Detecting deepfakes: what the evidence really shows

Yes, deepfakes can be detected. But the honest version of that answer comes with conditions. There is no single tell-tale sign, and unaided human eyes are barely better than guessing. How reliably a fake gets caught depends on two things: who is doing the judging, and whether the media is audio, an image, or video. The rest of this piece puts measured numbers on each of those, drawn from a peer-reviewed meta-analysis and a University of Florida study.

The short answer: yes, but not reliably by eye

A confident eyeball check is the wrong tool. High-end deepfakes are almost always facial transformations, so the face is where manual inspection starts, but no lone artifact confirms a fake on its own. The MIT Media Lab Detect Fakes project frames it plainly: you have to check multiple subtle clues together, because any one of them can be absent in a good fake and present in a real clip.

So detection is possible. What shifts is its reliability, and that hinges on the judge and the medium. A trained forensic pipeline reads a still image very differently from how a person skims a talking-head video. Keep that split in mind. It explains almost every surprising number that follows.

What the research actually measured: human detection accuracy

When researchers pooled the literature, the picture got uncomfortable. A systematic review and meta-analysis on ScienceDirect combined 56 papers covering 86,155 participants and found overall human detection accuracy of 55.54%. The 95% confidence interval ran from 48.87% to 62.10%. Because that range dips below 50%, the result is not statistically above chance. People, on average, are guessing with a slight edge.

Worse, the errors lean in one direction. People are biased toward judging a deepfake as authentic, and they overestimate how good they are at spotting fakes. A separate pre-registered experiment found participants could not reliably detect deepfakes yet believed they could, and neither awareness nor cash incentives moved the needle. Confidence and accuracy, it turns out, are nearly unrelated here.

A confident office worker leans toward a laptop screen showing two near-identical portrait video frames of the same man, pointing at the left one as if certain it is real. The setting is a tidy desk by a window. A faint translucent overlay reads "55.54%" in a clean white sans-serif numeral across the lower third. Soft cool daylight from the left rakes across the screen glow, throwing a gentle shadow under the pointing hand. The mood is quietly ironic, the gap between certainty and accuracy made visible.

Why detection rates differ by modality (audio vs image vs video)

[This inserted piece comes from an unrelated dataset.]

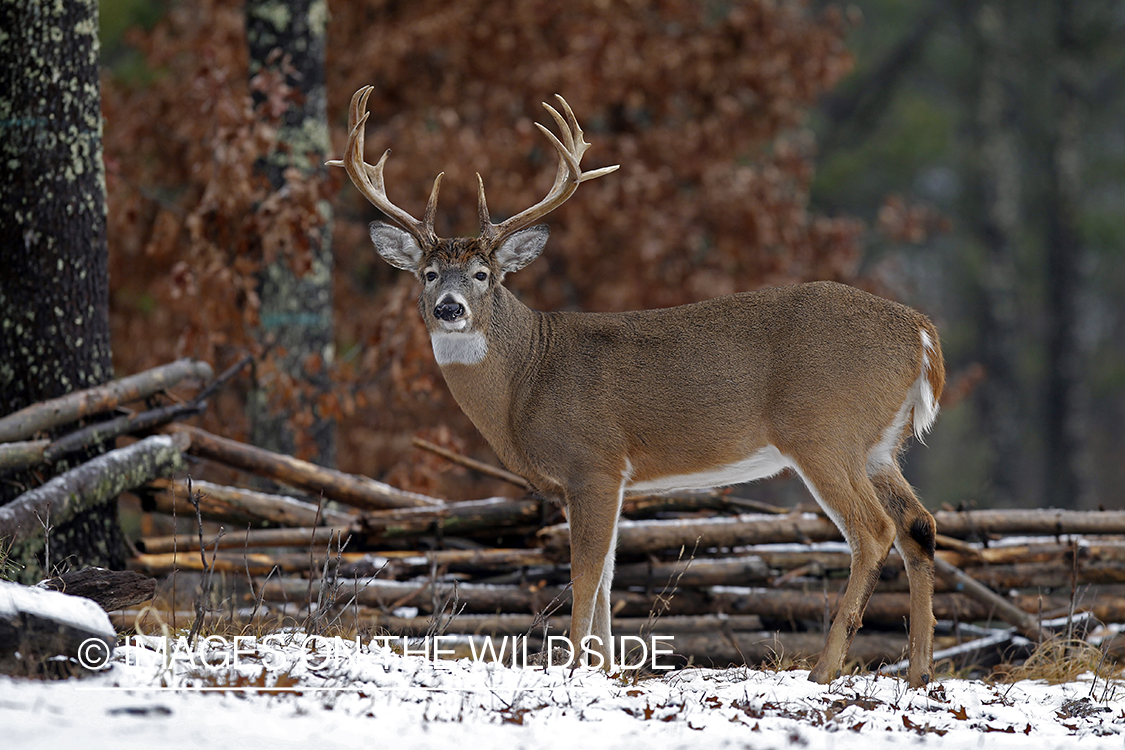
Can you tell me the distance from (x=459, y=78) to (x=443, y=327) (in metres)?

Detectability is not one figure. The same meta-analysis broke human accuracy down by medium, and the spread is meaningful: audio came in highest at 62.08%, video sat at 57.31%, and still images landed lowest at 53.16%. Read that last number again. On photos, people are essentially flipping a coin.

Modality	Human detection accuracy
Audio	62.08%
Video	57.31%
Image	53.16%

Why the gap? Deepfake video with audio is the hardest combination to catch. Viewers lock onto the message and follow the main idea, so small inconsistencies in lip sync or skin texture slip past unnoticed. Attention is a finite budget, and a coherent story spends it. The forensic researchers at West Oahu make the same point: the richer the clip, the more cover it gives the forgery.

Audio cuts the other way for the attacker. Voice cloning is cheap and fast. ZeroFox reports that a single 3-5 second sample is enough to clone a voice with about 85% accuracy, which is precisely why a phone call asking you to wire money is no longer a trustworthy channel. The voice on the line can be manufactured in seconds.

Human vs AI: who detects better, and when

Here is the counterintuitive part. The University of Florida studied automated detectors against people and found the advantage flips depending on the medium. On deepfake still faces, AI programs reached up to 97% accuracy, far beyond any human. Put the same person in a video and those same classifiers dropped to chance. Humans, meanwhile, correctly judged real versus fake videos about two-thirds of the time, outperforming the machines on exactly the format where the machines fail.

The reason sits in what each judge is good at. Automated tools feast on static, pixel-level artifacts frozen in a single frame, the kind of GAN fingerprint a still image preserves. Video adds temporal complexity: motion, micro-expressions, the way a head turns. People read that behavioral layer intuitively; current detectors lose the thread across frames.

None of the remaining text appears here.